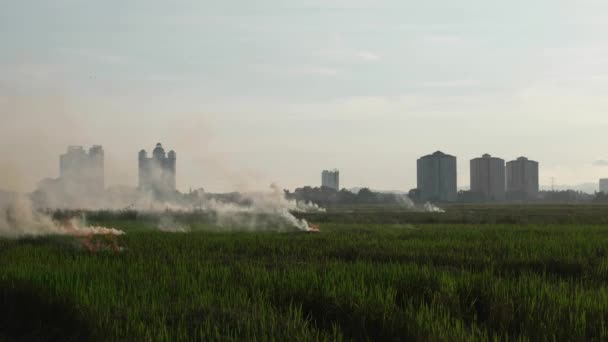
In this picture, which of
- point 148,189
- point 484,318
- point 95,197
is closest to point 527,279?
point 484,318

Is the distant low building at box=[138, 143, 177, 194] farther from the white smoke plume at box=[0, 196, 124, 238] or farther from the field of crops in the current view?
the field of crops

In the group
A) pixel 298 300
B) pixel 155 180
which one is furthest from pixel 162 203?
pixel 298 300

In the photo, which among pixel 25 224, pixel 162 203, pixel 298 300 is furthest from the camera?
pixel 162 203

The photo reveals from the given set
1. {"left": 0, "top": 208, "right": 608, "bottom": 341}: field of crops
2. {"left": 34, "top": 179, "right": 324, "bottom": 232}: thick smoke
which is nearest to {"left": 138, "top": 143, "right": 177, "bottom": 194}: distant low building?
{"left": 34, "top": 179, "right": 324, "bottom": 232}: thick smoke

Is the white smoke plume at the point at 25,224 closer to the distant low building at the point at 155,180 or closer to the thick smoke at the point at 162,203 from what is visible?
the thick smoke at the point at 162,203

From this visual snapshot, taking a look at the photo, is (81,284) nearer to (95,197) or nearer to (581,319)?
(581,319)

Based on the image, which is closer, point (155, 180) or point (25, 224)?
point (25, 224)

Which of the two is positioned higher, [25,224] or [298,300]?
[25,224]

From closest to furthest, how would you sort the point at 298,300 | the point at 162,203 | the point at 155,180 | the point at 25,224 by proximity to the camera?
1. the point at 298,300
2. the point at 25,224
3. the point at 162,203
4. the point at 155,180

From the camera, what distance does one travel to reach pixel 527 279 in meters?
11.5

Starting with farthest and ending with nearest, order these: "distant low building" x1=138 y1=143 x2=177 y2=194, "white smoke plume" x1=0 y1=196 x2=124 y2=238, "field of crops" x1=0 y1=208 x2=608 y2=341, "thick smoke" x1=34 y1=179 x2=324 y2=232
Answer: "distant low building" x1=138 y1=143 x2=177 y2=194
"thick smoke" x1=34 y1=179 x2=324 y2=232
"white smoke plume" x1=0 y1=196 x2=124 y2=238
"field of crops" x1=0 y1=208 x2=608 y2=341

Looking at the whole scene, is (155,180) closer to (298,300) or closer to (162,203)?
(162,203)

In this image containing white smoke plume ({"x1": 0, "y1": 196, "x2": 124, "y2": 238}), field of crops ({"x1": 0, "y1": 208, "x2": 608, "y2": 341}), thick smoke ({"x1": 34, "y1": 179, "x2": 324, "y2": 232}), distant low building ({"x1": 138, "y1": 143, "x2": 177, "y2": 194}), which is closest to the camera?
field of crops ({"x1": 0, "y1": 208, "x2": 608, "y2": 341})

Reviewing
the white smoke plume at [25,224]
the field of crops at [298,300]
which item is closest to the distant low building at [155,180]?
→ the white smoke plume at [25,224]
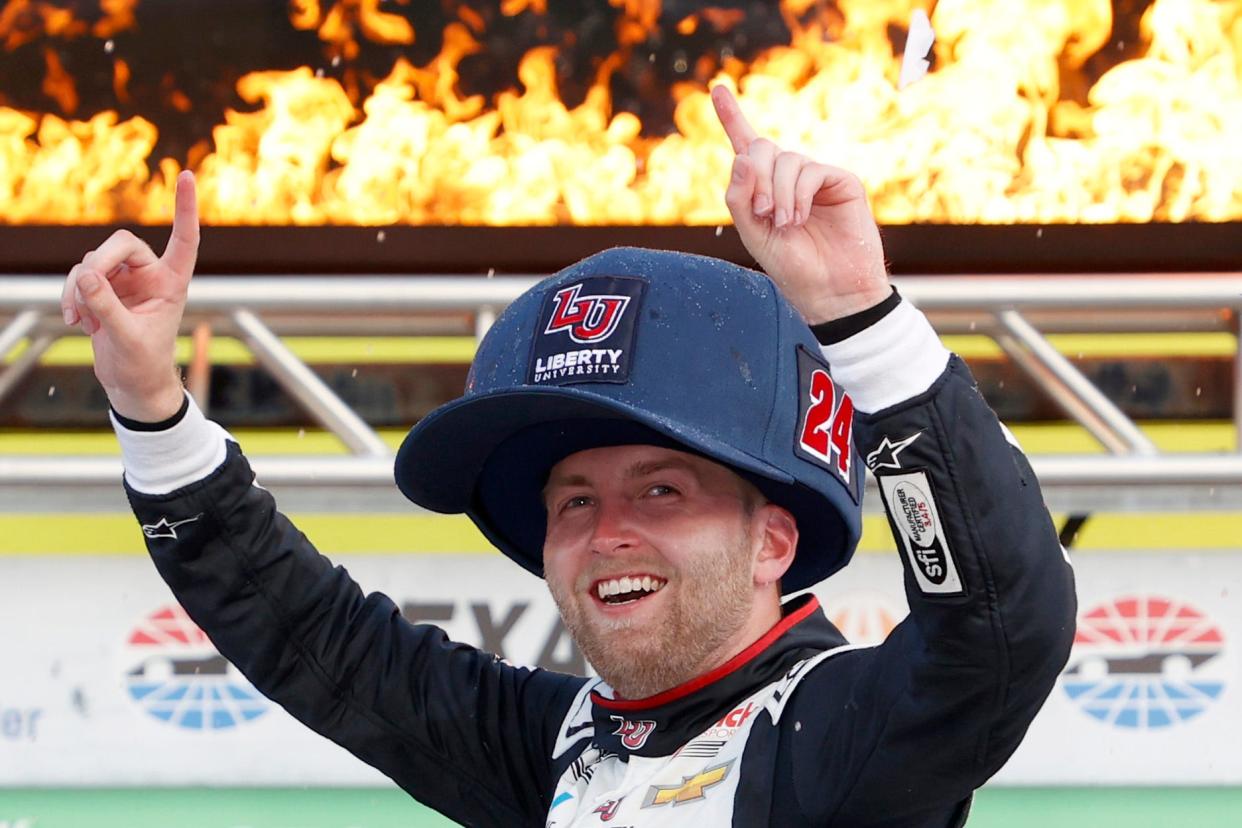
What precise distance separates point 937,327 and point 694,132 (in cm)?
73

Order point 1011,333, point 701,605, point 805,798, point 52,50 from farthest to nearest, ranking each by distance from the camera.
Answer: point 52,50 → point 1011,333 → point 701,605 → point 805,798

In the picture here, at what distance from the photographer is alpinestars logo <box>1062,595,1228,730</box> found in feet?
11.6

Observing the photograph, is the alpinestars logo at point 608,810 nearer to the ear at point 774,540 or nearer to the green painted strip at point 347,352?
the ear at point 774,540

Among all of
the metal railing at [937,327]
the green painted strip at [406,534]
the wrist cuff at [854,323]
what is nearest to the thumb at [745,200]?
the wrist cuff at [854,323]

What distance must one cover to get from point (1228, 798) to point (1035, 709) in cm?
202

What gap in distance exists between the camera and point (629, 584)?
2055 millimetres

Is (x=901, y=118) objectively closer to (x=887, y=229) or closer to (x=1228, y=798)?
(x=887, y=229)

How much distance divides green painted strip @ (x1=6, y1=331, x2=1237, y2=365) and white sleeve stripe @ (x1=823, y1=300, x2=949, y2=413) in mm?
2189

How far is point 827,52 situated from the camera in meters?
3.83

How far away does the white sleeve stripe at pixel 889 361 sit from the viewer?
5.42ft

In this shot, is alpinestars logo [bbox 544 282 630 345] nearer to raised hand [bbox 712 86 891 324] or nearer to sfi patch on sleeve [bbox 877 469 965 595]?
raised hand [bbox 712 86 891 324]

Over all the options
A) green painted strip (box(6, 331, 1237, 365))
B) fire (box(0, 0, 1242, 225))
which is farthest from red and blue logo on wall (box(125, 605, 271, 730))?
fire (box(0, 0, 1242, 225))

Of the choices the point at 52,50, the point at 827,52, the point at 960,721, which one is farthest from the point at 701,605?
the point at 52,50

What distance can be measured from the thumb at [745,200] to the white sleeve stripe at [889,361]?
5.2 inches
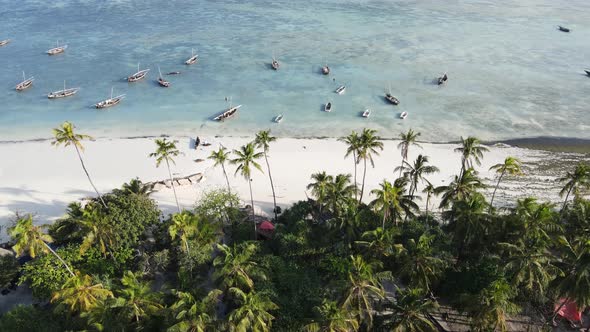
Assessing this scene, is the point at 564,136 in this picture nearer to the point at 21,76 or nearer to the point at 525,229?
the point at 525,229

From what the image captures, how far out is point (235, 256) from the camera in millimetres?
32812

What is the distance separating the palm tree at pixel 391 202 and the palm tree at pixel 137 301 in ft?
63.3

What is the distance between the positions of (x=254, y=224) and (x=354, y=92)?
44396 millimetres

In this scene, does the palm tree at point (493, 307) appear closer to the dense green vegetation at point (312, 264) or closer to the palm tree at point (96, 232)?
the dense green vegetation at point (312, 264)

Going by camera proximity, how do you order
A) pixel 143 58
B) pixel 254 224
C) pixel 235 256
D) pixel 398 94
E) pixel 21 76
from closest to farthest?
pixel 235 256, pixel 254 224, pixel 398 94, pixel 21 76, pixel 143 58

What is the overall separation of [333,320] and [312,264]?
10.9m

◇ ◇ ◇ ◇ ◇ ◇ ◇

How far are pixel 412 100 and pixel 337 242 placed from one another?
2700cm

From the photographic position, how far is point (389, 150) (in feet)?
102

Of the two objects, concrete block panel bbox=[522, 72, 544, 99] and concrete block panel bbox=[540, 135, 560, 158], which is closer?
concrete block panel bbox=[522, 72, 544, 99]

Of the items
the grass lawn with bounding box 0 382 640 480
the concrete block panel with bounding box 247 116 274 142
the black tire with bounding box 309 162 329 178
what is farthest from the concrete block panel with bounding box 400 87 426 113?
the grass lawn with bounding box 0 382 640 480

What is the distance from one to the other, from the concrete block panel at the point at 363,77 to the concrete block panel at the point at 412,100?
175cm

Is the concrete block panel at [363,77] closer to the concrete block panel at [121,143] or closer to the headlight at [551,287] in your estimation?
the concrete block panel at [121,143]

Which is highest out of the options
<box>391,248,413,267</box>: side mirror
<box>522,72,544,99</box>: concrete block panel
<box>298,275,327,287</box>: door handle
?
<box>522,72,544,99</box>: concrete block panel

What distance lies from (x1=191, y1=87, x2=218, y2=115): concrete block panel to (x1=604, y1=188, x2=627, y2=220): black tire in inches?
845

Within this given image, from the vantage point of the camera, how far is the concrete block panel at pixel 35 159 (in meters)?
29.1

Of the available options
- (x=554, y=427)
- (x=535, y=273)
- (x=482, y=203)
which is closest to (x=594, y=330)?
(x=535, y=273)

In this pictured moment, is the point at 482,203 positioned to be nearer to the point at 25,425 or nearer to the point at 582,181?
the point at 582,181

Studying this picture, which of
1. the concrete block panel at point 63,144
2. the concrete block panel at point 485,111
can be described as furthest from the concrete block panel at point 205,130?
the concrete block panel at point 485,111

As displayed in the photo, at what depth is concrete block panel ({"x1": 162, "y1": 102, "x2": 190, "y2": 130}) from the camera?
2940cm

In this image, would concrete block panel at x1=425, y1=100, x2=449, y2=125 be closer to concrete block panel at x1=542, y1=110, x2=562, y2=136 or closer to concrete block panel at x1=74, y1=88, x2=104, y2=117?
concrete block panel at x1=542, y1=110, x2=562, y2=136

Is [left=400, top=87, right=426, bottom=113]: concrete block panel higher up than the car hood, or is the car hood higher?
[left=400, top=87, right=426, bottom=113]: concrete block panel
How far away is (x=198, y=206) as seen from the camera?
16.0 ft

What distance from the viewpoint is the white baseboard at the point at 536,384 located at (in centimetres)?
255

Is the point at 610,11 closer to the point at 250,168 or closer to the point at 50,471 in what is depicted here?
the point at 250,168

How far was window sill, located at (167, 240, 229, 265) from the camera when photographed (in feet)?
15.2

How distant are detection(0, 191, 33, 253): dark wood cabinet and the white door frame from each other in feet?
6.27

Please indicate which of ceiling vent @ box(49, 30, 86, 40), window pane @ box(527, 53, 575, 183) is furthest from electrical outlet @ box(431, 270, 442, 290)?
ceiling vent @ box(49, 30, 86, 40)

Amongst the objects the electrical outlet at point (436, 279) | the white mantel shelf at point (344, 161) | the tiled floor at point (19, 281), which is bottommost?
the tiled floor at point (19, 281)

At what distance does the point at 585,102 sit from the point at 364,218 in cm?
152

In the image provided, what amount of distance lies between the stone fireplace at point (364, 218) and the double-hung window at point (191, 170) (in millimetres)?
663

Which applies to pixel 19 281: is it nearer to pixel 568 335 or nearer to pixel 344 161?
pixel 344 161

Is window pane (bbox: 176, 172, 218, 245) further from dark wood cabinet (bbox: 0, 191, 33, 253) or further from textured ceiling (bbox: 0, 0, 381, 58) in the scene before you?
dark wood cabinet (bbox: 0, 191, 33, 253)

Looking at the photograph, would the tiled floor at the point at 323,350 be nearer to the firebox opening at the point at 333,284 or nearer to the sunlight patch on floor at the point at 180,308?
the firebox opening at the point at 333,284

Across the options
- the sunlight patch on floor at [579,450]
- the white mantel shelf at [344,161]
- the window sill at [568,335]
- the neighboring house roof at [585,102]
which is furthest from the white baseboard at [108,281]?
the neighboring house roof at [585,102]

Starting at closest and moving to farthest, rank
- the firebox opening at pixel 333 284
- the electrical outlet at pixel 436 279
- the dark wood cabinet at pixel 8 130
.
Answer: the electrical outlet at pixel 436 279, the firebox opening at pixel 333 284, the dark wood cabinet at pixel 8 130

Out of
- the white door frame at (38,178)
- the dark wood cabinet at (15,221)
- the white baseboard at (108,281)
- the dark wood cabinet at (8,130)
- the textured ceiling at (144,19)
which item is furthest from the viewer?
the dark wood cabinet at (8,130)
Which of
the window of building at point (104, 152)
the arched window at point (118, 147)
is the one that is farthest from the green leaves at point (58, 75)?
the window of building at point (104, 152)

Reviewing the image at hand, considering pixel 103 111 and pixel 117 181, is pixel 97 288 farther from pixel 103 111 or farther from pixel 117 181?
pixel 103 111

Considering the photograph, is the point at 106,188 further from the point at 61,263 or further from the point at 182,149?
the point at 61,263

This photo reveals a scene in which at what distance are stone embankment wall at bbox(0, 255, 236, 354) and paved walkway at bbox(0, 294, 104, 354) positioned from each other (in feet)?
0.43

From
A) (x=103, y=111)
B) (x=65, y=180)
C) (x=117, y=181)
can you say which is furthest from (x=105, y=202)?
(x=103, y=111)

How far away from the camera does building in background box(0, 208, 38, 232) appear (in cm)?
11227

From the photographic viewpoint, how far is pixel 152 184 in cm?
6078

◇ ◇ ◇ ◇ ◇ ◇ ◇

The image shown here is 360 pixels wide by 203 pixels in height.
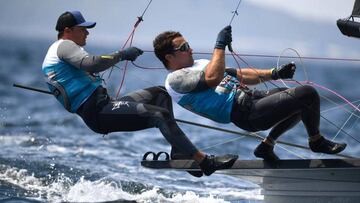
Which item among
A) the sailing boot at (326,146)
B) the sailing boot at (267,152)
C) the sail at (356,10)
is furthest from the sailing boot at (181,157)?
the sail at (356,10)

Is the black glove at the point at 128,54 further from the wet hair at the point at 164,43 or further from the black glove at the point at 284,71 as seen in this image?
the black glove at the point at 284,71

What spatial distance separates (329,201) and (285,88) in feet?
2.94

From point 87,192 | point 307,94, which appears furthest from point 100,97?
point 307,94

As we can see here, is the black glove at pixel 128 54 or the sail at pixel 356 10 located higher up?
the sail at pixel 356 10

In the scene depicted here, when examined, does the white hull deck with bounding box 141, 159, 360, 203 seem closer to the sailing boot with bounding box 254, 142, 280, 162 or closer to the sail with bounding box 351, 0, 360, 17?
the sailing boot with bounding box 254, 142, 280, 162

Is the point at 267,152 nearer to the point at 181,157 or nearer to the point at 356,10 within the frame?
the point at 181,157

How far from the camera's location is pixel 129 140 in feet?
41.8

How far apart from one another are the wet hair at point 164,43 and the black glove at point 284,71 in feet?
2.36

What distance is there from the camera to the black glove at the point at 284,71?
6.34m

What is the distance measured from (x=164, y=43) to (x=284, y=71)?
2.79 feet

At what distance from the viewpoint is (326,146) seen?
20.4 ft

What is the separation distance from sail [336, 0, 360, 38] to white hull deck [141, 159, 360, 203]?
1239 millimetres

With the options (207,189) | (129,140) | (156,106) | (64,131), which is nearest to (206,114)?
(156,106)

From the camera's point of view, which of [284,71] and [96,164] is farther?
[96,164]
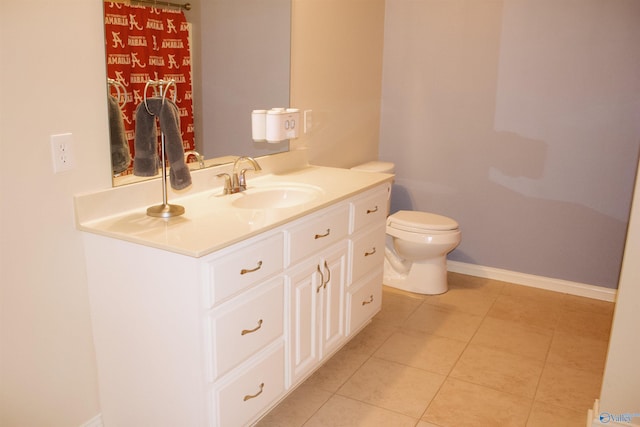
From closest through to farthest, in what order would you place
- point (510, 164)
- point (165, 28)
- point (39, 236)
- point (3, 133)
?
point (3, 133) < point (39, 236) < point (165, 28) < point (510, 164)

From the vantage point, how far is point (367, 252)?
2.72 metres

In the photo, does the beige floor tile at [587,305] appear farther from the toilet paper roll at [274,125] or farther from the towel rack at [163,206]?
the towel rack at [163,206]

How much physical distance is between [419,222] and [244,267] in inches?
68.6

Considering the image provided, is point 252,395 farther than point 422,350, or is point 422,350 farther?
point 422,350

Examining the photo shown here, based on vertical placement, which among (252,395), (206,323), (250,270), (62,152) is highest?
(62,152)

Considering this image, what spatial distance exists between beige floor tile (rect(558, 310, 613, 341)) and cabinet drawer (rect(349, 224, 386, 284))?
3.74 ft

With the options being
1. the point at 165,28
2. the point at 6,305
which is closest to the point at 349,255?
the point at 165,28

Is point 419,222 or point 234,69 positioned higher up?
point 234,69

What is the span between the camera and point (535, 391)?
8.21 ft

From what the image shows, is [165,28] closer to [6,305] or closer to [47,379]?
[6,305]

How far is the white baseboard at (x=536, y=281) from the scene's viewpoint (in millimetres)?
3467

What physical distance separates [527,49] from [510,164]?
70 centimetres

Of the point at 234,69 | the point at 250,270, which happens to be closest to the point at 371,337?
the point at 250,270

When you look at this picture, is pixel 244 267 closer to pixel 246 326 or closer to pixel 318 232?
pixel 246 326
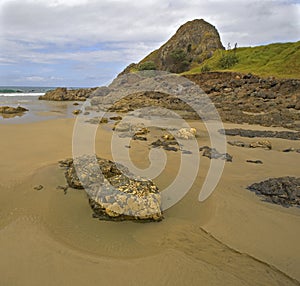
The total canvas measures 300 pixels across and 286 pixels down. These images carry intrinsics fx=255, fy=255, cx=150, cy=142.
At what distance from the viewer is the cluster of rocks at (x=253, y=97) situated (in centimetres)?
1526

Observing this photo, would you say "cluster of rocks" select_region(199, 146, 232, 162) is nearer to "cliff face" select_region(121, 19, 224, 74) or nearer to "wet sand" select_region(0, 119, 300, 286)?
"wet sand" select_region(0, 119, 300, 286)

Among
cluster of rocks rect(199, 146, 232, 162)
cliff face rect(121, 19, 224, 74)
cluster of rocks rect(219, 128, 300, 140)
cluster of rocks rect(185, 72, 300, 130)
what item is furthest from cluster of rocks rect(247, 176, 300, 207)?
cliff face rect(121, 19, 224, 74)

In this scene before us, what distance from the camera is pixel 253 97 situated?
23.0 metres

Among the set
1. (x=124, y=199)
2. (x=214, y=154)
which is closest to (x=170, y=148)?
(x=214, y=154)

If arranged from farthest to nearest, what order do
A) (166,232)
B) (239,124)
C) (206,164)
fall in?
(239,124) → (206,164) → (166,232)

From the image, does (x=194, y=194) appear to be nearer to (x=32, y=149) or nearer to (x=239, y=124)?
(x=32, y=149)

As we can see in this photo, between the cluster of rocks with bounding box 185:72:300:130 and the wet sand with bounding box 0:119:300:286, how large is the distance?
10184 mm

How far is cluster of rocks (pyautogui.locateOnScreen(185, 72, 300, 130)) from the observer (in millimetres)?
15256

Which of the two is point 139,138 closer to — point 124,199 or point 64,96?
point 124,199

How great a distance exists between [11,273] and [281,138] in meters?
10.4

◇ ◇ ◇ ◇ ◇ ◇ ◇

= Problem to solve =
Copy out verbatim the lines of the records, beginning at the line that contains "Among all of" and stopping after the line that contains "2055 millimetres".

= Worked solution =
Among all of
the metal railing at [937,327]
the green painted strip at [406,534]
the wrist cuff at [854,323]
what is nearest to the thumb at [745,200]?
the wrist cuff at [854,323]

What distance must one cover to get from point (1228, 798) to point (1035, 709) in cm?
202

What gap in distance exists between the camera and point (629, 584)?
2055 millimetres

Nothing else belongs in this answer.